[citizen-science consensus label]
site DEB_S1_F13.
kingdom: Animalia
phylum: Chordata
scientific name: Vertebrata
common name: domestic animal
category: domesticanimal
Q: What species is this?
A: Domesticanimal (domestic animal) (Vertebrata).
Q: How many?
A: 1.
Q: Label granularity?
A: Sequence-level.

*TASK PROMPT*
Return all the data above once more, precisely as given.

*RESULT BELOW*
[citizen-science consensus label]
site DEB_S1_F13.
kingdom: Animalia
phylum: Chordata
scientific name: Vertebrata
common name: domestic animal
category: domesticanimal
Q: What species is this?
A: Domesticanimal (domestic animal) (Vertebrata).
Q: How many?
A: 1.
Q: Label granularity?
A: Sequence-level.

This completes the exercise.